Jest forum tego projektu na sourceforge.net link ale jak wszedzie odn Tuxcmd - pytania bez odpowiedzi...  :Smile: 

I tez prosze o informacje o tym czy projekt bedzie rozwijany - gdyby komus udalo sie je uzyskac.

----------

## milu

 *_troll_ wrote:*   

> nie ma sensu dodawac do portage pakietu zrodlowego - bo kylix jest platnym kompilatorem i raczej nikt z tego nie skorzysta...

 

"Ekhmmm ekhhmmm bezedura kolego"

Istnieje kilka wersji Kyliksa m.in. Kylix Open Edition do bezpłatnego użytku pod warunkiem wypuszczania programów na licencji GPL. A że pozostałe wersje są płatne to inna sprawa. 

Nie wiem tylko czy tworzenie ebuilda do źródłowego kodu ma sens w takiej aplikacji. Kylix jest dość specyficzny jeśli chodzi o wymagania. Kiedy miałem z nim do czynienia to wymagał ode mnie ustawienia kilku zmiennych(m.in. wersji kernela chyba) i glibca kompilowanego bez nptl bo inaczej się nie uruchamiał. Z tego powodu gra okazuje się nie warta świeczki.

----------
•••
— ZADANIA DO WYKONANIA —
- 1) Przepisz dokładnie ten fragment strony o Kyliksie, który zaczyna się od słów zawierających „Jest forum tego”, a kończy na „tego nie skorzysta...”.
- 2) Odpowiedz na pytania do fragmentu strony o Kyliksie:
(a) W jakim serwisie znajduje się forum projektu?
(b) Pod jakim warunkiem Kylix Open Edition jest do bezpłatnego użytku?
(c) Bez czego musiał być kompilowany glibc, aby Kylix się uruchamiał?

— PODANY MATERIAŁ —
•••
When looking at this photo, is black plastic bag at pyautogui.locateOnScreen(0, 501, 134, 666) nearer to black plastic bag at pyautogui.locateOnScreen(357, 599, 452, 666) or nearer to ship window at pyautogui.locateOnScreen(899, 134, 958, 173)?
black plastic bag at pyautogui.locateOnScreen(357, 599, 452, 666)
•••
— ODPOWIEDZI PISEMNE —
- 1)
Jest forum tego projektu na sourceforge.net link ale jak wszedzie odn Tuxcmd - pytania bez odpowiedzi...  :Smile: 

I tez prosze o informacje o tym czy projekt bedzie rozwijany - gdyby komus udalo sie je uzyskac.

----------

## milu

 *_troll_ wrote:*   

> nie ma sensu dodawac do portage pakietu zrodlowego - bo kylix jest platnym kompilatorem i raczej nikt z tego nie skorzysta...

- 2)
(a) Na sourceforge.net.
(b) Pod warunkiem wypuszczania programów na licencji GPL.
(c) Bez nptl.